# Исходный фрагмент
Казалось бы, сопоставление Пекина времен династии Мин и одной, пусть очень важной, постройки не слишком логично по масштабу, а риторику власти можно обнаружить в каждой значимой постройке любой цивилизации. Христианские храмы, от Св. Софии Константинопольской до Покрова на Рву, тоже нередко выстраивались в ознаменование победы (над восставшими подданными – при Юстиниане, над татарами – при Иване Грозном). Это верно, но мы должны понимать, что Купол Скалы – очень дорогая для своего времени постройка, своего рода монументальная драгоценность, «изумруд». Поэтому и его градостроительное значение можно сравнить со значением короны на голове правителя.

Кроме того, халифы вполне способны были мыслить городами. Это видно на примере исчезнувшего полностью, но отчасти реконструируемого по письменным свидетельствам и некогда исключительно важного ансамбля. Это Багдад, названный аль-Мансуром при закладке в 762 году Городом мира, Мадинат ас-Салам. Само это название говорило о претензии новой династии – Аббасидов – на то, что мир давно здесь установлен и что новая столица попросту заменила собой и близлежащий Вавилон, и близлежащий же Ктесифон. То была столица цивилизации, уверенной в собственном успехе и утверждавшей, что она пришла на смену древним империям, от Шумера до Персии. Круглый в плане город диаметром в две тысячи триста метров был обнесен стеной, к которой примыкало изнутри плотное кольцо жилой и торгово-ремесленной застройки шириной около ста семидесяти метров. Выйдя из этого кольца, путник попадал в открытое пространство, со всех сторон окружавшее своеобразный «имперский комплекс», Дар аль-Хилафа, состоявший из традиционной колонной мечети и дворца с зеленым (видимо, из-за патины на меди) куполом, символом власти[319].

# Задания
**1)** Процитируйте из исходного фрагмента часть, которая начинается со слов «Казалось бы, сопоставление» и заканчивается словами «на голове правителя.».
**2)** Выпишите из исходного фрагмента всех правителей, названных по имени.
Строки для работы не требуются.

# Выдержки из набора данных по пространственному мышлению
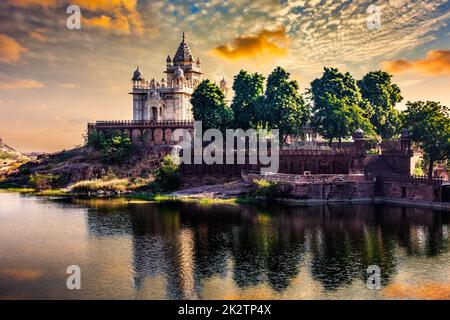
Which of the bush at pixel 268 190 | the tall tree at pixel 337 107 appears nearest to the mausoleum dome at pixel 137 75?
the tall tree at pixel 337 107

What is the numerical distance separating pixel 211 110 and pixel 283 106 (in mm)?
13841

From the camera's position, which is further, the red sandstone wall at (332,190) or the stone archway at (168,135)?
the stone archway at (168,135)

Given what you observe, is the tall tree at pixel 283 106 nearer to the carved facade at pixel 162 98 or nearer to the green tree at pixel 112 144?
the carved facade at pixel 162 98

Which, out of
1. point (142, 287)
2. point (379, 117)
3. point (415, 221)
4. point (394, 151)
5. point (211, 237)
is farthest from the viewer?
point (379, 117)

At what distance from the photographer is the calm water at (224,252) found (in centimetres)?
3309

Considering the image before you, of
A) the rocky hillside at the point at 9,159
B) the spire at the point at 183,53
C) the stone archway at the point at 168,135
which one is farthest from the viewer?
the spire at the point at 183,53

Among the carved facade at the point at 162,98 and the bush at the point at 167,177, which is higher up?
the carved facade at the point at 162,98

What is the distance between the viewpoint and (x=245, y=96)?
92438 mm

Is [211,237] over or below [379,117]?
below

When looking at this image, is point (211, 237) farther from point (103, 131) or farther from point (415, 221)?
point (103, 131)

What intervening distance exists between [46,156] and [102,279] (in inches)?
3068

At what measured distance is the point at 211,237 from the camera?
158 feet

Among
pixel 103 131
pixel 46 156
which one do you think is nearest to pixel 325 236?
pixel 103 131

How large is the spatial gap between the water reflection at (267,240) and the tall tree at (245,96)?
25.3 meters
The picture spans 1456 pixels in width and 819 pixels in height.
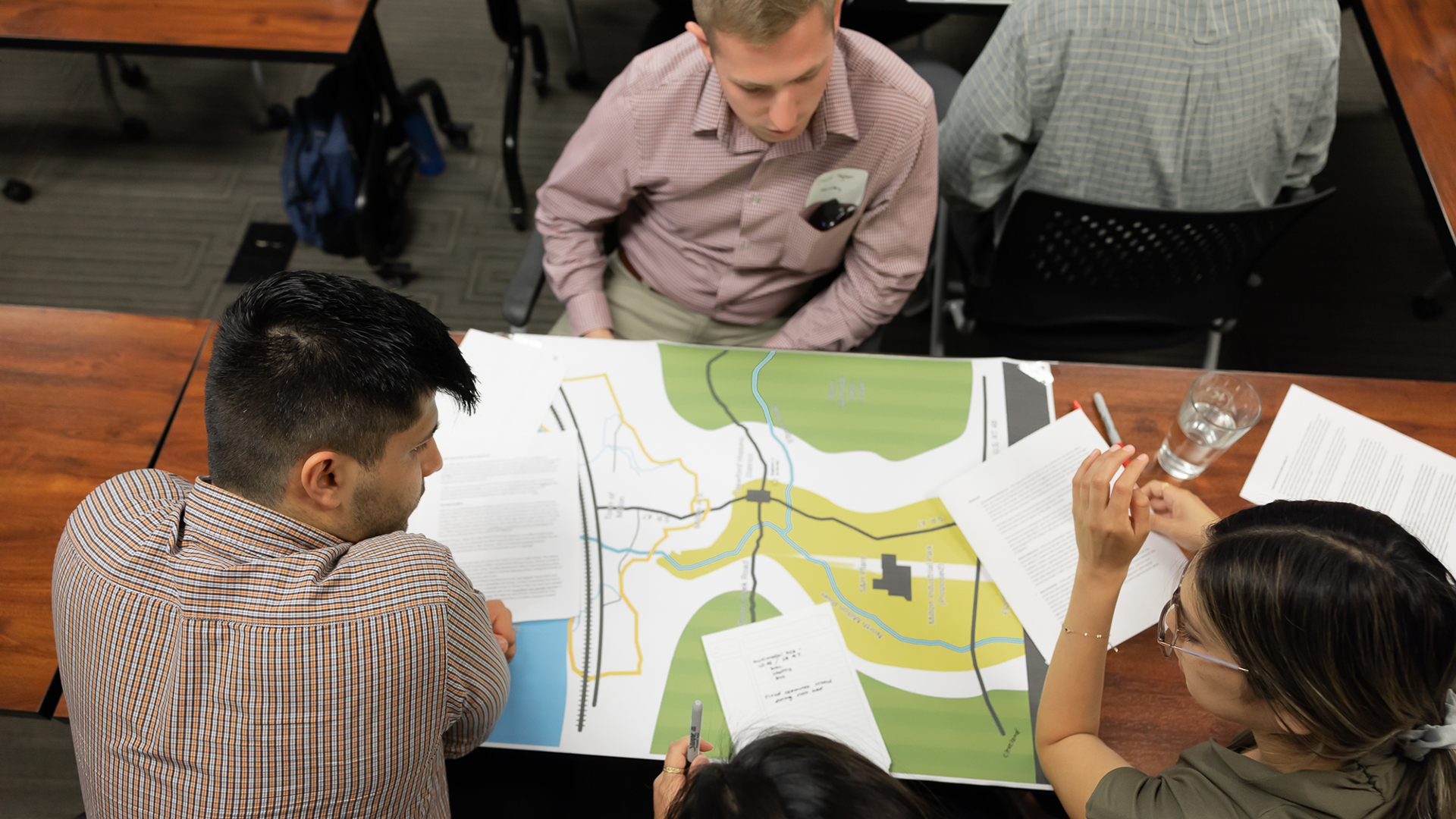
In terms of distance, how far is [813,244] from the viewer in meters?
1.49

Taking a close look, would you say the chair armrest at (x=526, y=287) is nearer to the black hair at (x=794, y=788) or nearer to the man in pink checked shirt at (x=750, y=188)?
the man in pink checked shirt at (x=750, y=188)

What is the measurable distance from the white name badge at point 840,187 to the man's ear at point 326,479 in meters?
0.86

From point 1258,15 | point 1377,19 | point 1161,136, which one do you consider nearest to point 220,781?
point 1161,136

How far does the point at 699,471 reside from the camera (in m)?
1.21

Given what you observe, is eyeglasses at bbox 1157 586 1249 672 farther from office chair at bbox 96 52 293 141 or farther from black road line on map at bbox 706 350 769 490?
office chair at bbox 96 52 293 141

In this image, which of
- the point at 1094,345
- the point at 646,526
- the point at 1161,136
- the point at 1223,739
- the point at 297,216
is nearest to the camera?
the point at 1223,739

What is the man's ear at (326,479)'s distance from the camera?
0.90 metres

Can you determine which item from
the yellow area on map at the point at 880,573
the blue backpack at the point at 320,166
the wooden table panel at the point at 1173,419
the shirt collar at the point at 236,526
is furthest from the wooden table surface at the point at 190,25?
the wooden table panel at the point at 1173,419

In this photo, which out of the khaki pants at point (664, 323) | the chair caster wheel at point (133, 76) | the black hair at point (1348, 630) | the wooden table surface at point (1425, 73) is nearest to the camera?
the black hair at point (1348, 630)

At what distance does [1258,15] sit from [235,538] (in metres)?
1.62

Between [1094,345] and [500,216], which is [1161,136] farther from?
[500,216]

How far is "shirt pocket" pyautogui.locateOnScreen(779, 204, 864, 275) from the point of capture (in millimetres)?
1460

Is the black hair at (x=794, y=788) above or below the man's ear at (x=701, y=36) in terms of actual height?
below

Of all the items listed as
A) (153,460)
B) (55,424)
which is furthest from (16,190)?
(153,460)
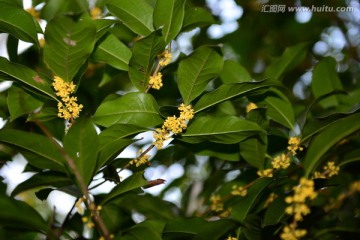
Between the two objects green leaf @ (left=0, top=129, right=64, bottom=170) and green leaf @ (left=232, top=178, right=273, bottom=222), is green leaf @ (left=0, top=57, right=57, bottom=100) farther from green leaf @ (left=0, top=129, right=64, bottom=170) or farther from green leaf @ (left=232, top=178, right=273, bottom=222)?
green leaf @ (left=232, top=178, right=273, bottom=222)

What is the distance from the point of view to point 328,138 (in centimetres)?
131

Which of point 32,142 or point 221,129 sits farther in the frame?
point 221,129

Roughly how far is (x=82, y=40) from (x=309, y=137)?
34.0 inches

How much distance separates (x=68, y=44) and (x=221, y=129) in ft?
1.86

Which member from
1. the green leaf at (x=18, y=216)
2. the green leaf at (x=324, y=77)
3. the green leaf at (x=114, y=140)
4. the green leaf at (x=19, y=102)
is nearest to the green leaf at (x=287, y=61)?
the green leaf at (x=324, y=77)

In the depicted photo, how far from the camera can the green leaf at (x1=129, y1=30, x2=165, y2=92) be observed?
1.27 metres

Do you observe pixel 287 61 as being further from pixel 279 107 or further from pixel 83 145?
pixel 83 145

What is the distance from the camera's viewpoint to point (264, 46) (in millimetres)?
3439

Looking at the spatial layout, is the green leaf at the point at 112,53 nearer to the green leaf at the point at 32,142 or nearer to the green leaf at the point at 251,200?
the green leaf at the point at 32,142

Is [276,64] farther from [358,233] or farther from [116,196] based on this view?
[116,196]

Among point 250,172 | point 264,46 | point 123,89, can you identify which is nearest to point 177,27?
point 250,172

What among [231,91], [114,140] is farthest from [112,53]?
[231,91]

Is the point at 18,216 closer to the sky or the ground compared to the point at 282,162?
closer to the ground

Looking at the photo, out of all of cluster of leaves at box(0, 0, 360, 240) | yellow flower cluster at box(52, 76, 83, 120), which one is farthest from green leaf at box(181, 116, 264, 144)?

# Ответы
**1)**
Казалось бы, сопоставление Пекина времен династии Мин и одной, пусть очень важной, постройки не слишком логично по масштабу, а риторику власти можно обнаружить в каждой значимой постройке любой цивилизации. Христианские храмы, от Св. Софии Константинопольской до Покрова на Рву, тоже нередко выстраивались в ознаменование победы (над восставшими подданными – при Юстиниане, над татарами – при Иване Грозном). Это верно, но мы должны понимать, что Купол Скалы – очень дорогая для своего времени постройка, своего рода монументальная драгоценность, «изумруд». Поэтому и его градостроительное значение можно сравнить со значением короны на голове правителя.

**2)** Юстиниан, Иван Грозный, аль-Мансур